Short task 1: Present the rows from the first one through the line containing "- angular balcony left=164, top=42, right=208, bottom=84", inclusive, as a numbered list with blank lines left out.

The Social Democratic Party (SPD) has recently sent out ballot papers to its approximately 464,000 members asking them to vote on a new edition of the grand coalition with the Christian Democrats (CDU/CSU). The binding vote on the coalition agreement, negotiated between the parties, runs until March 2.
The ballot paper is accompanied by a three-page letter from the party executive, signed by all 37 members of the SPD negotiating team. It explicitly calls on members to vote yes. Opponents of the coalition agreement, however, have not been given any opportunity to explain their position.
Clearly, the party executive has considerable fears that even its own party members would reject the grand coalition if they knew only part of the actual plans agreed by the CDU/CSU and SPD.
That is why the executive is putting so much effort into disguising the true content of the coalition agreement. The grand coalition agreed to implement the largest military rearmament since the Second World War, police state measures, along with deep-going social cuts. But in the letter from the executive, and an accompanying full-colour brochure, the agreement is instead presented as a paradise for families, workers and senior citizens.
Apparently, the SPD leadership assumes that its own membership and the population as a whole can be taken for idiots.
Under the heading “For a democratic and social Europe”, the executive claims that the coalition parties have decided on “an end to the austerity dictates”. On the contrary, the coalition agreement states that the “Stability and Growth Pact” and the “European Stability Mechanism” will be maintained, the two most important instruments of torture in European austerity policy. The designated SPD finance minister, Olaf Scholz, has already stated in newsweekly Der Spiegel that he will continue the rigid austerity programme of his predecessor, Wolfgang Schäuble (CDU).

Record extracts:

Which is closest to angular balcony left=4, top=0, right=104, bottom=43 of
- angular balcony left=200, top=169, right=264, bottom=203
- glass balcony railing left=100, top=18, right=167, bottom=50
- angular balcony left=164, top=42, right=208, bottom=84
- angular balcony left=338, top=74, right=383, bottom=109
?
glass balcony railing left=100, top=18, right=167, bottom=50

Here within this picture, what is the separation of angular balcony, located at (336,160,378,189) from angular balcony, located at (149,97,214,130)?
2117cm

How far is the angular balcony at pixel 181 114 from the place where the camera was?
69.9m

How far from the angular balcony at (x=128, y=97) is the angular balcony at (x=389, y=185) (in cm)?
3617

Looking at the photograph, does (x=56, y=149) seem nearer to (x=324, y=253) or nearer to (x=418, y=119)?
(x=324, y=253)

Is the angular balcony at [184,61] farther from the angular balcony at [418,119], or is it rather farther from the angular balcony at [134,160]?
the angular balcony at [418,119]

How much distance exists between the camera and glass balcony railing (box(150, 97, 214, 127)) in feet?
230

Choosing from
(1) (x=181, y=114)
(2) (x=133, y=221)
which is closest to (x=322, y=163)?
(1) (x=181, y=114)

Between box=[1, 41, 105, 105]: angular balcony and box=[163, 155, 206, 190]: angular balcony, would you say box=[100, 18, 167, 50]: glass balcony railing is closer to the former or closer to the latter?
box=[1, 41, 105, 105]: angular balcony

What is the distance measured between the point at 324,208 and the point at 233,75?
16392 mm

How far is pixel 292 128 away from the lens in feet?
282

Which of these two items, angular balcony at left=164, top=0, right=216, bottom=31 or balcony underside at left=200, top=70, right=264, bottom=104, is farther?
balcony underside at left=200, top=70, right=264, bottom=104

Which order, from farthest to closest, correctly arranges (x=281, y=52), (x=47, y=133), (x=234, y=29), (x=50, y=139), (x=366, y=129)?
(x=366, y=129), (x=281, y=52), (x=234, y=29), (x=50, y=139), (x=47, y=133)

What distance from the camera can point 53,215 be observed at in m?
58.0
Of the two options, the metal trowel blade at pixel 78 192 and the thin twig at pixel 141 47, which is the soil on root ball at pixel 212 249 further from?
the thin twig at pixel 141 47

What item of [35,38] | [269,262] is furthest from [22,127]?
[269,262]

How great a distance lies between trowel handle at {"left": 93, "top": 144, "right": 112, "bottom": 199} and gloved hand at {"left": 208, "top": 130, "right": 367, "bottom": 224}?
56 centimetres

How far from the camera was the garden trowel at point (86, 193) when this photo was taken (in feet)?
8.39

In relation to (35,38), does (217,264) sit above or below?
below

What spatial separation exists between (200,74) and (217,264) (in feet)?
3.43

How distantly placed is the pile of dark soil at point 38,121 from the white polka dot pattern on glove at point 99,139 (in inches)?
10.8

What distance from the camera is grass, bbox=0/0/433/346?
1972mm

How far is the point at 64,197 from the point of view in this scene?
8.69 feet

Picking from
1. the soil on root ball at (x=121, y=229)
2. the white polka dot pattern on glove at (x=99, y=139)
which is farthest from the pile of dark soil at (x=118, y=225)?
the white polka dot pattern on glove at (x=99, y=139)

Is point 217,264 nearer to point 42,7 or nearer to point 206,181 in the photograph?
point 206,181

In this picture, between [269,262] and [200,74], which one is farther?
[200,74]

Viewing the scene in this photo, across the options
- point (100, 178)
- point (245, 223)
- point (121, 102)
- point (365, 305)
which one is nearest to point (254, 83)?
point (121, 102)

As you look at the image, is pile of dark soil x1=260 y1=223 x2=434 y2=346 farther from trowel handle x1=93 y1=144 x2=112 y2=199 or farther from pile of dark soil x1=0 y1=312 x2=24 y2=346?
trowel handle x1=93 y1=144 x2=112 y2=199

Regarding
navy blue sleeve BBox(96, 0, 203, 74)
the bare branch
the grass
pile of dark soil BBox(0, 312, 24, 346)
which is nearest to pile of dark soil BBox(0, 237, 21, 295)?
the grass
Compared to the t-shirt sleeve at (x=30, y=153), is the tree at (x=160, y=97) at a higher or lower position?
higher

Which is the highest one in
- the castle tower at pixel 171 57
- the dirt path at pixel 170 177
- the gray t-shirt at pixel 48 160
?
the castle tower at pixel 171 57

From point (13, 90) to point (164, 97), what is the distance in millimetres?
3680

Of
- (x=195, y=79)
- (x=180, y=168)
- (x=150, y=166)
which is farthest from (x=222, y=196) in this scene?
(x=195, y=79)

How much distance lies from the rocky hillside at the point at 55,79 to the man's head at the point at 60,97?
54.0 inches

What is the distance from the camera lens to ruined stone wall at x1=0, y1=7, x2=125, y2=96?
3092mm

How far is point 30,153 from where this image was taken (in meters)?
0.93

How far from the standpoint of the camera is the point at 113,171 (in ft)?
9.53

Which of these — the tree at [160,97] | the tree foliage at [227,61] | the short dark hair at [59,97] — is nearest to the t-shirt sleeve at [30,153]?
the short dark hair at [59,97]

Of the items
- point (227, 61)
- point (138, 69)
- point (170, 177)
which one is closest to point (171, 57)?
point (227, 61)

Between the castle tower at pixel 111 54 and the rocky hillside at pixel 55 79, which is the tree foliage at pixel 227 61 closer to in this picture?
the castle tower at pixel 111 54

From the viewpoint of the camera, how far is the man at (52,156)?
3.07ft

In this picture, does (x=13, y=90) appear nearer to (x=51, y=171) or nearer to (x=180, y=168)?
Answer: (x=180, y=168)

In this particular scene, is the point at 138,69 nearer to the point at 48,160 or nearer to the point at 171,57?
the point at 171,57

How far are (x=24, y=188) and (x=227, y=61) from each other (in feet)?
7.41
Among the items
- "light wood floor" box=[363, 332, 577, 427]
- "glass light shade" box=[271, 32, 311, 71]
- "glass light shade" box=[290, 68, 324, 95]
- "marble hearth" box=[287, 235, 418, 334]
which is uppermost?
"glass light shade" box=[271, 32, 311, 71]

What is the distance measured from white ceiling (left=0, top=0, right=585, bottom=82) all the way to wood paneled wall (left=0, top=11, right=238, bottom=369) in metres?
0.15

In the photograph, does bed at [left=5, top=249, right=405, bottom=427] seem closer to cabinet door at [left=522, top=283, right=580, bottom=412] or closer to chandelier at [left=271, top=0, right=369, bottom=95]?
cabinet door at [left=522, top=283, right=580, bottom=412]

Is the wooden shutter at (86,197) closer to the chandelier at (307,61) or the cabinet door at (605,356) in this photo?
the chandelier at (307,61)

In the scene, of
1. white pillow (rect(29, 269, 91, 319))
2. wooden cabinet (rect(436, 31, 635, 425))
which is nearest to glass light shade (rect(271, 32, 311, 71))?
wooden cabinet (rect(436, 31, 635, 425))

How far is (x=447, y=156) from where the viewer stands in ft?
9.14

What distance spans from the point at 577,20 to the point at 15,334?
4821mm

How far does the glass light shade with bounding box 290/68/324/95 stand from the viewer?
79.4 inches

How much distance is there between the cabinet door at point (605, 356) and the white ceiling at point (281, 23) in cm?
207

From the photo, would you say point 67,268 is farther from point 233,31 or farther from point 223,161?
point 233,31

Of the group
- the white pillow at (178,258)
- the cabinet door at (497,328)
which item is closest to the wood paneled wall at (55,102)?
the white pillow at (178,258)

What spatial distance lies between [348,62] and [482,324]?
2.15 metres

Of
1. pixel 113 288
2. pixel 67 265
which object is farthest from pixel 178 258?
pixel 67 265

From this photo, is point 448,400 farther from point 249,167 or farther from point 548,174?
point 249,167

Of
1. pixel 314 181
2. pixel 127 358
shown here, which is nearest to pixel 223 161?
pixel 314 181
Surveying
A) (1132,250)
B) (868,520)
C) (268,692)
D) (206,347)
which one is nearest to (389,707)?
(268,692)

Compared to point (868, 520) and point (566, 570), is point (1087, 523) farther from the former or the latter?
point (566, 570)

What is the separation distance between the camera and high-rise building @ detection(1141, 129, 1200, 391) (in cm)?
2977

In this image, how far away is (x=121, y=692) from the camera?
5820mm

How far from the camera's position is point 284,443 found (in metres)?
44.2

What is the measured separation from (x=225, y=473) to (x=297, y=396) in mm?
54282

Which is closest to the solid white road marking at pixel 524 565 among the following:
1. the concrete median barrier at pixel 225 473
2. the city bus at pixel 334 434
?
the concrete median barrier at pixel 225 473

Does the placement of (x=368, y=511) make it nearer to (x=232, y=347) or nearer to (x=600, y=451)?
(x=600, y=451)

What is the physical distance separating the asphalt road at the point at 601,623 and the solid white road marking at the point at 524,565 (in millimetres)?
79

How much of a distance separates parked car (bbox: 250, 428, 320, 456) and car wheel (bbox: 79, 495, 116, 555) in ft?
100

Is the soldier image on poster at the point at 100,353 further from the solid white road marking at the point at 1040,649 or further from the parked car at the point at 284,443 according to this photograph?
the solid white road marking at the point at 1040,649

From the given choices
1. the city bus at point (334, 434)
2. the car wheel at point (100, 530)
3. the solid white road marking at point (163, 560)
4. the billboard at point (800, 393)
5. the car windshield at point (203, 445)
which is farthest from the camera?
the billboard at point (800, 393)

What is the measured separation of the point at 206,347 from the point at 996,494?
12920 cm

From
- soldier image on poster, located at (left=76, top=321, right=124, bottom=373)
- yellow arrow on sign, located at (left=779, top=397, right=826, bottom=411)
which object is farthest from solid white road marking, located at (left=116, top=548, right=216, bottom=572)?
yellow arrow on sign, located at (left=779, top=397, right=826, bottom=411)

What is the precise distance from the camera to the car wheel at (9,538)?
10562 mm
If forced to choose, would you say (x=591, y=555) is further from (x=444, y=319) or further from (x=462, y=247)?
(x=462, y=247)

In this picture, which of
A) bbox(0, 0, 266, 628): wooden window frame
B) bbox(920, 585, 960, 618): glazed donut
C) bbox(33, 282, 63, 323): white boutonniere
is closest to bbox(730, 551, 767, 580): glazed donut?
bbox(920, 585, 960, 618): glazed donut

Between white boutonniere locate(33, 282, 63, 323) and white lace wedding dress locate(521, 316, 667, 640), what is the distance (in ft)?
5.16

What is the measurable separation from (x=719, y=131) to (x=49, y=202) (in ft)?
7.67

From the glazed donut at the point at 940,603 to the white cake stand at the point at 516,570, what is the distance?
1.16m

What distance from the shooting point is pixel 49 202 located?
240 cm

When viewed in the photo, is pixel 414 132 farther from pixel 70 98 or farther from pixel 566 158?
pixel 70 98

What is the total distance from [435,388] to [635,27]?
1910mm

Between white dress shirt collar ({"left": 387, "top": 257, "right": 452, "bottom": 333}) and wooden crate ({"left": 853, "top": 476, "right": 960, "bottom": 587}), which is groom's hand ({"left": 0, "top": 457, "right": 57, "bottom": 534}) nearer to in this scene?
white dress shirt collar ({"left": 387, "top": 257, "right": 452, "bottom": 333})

Short task 2: Reproduce the passage of the SPD coalition article between "That is why" and "taken for idiots.", inclusive.

Task answer 1:
1. Which is closest to angular balcony left=4, top=0, right=104, bottom=43 of
2. - angular balcony left=200, top=169, right=264, bottom=203
3. - glass balcony railing left=100, top=18, right=167, bottom=50
4. - angular balcony left=164, top=42, right=208, bottom=84

Task answer 2:
That is why the executive is putting so much effort into disguising the true content of the coalition agreement. The grand coalition agreed to implement the largest military rearmament since the Second World War, police state measures, along with deep-going social cuts. But in the letter from the executive, and an accompanying full-colour brochure, the agreement is instead presented as a paradise for families, workers and senior citizens.
Apparently, the SPD leadership assumes that its own membership and the population as a whole can be taken for idiots.